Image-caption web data

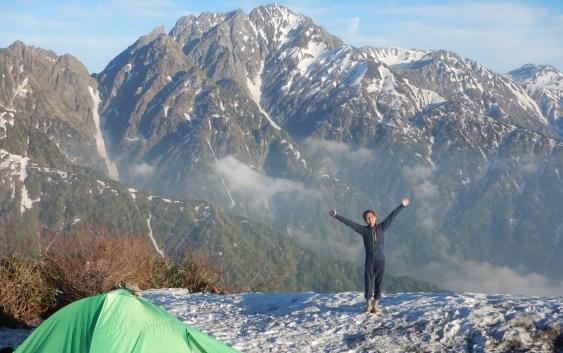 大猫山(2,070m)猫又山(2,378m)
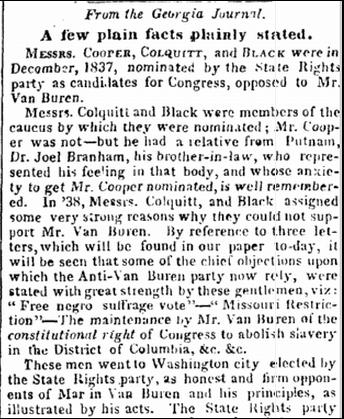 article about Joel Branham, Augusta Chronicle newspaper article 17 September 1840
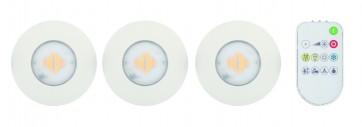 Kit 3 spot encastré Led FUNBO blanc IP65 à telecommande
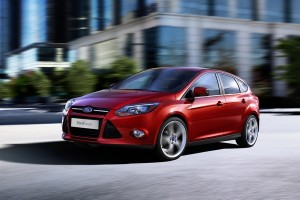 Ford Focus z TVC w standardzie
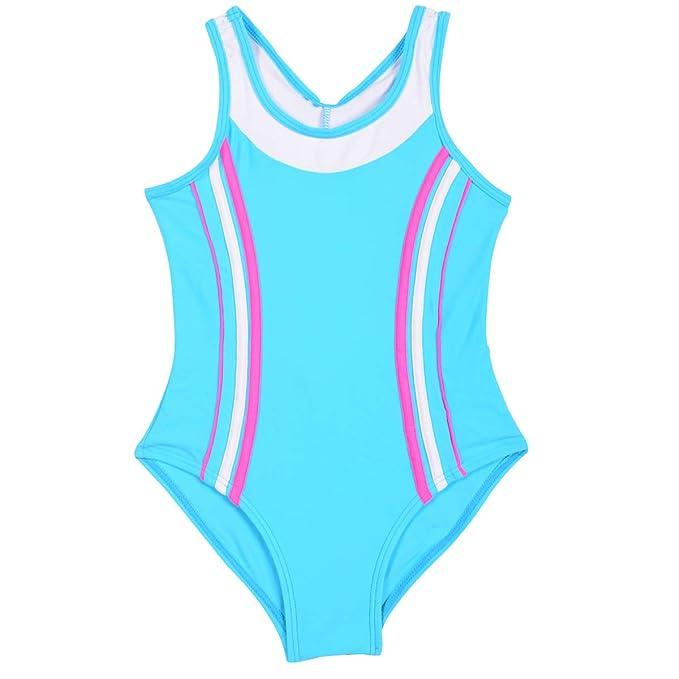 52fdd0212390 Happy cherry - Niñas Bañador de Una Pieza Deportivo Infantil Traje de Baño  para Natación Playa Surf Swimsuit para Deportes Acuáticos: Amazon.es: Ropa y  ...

WHAT THIS TASK INVOLVES.
Output every record above exactly as written, but skip the pictures.

RESULT OF THIS EXERCISE.
 大猫山(2,070m)猫又山(2,378m)
 article about Joel Branham, Augusta Chronicle newspaper article 17 September 1840
 Kit 3 spot encastré Led FUNBO blanc IP65 à telecommande
 Ford Focus z TVC w standardzie
 52fdd0212390 Happy cherry - Niñas Bañador de Una Pieza Deportivo Infantil Traje de Baño  para Natación Playa Surf Swimsuit para Deportes Acuáticos: Amazon.es: Ropa y  ...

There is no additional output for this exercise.